| Material shown |
____________

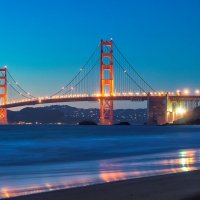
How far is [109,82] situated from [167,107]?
8.46 m

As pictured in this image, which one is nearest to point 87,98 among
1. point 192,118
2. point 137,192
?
point 192,118

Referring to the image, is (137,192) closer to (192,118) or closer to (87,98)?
(87,98)

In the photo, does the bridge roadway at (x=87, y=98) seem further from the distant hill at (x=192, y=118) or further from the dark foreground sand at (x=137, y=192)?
the dark foreground sand at (x=137, y=192)

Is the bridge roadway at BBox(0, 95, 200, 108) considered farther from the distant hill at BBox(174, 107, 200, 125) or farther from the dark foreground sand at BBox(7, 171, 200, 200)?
the dark foreground sand at BBox(7, 171, 200, 200)

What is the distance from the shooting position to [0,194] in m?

____________

Reproduce the records above verbatim, omitting the pictures.

How far is [109,82] situated from [167,107]?
8.46 m

As pictured in this image, which one is nearest to point 87,98 among
1. point 192,118
2. point 137,192
?
point 192,118

Referring to the image, is (137,192) closer to (192,118) or closer to (87,98)?
(87,98)

In the photo, does the bridge roadway at (x=87, y=98) seem further from the distant hill at (x=192, y=118) or further from the dark foreground sand at (x=137, y=192)?
the dark foreground sand at (x=137, y=192)

Is the bridge roadway at BBox(0, 95, 200, 108) considered farther from the distant hill at BBox(174, 107, 200, 125) or farther from the dark foreground sand at BBox(7, 171, 200, 200)?
the dark foreground sand at BBox(7, 171, 200, 200)

What is the distance from the shooting position to [0,194] in m?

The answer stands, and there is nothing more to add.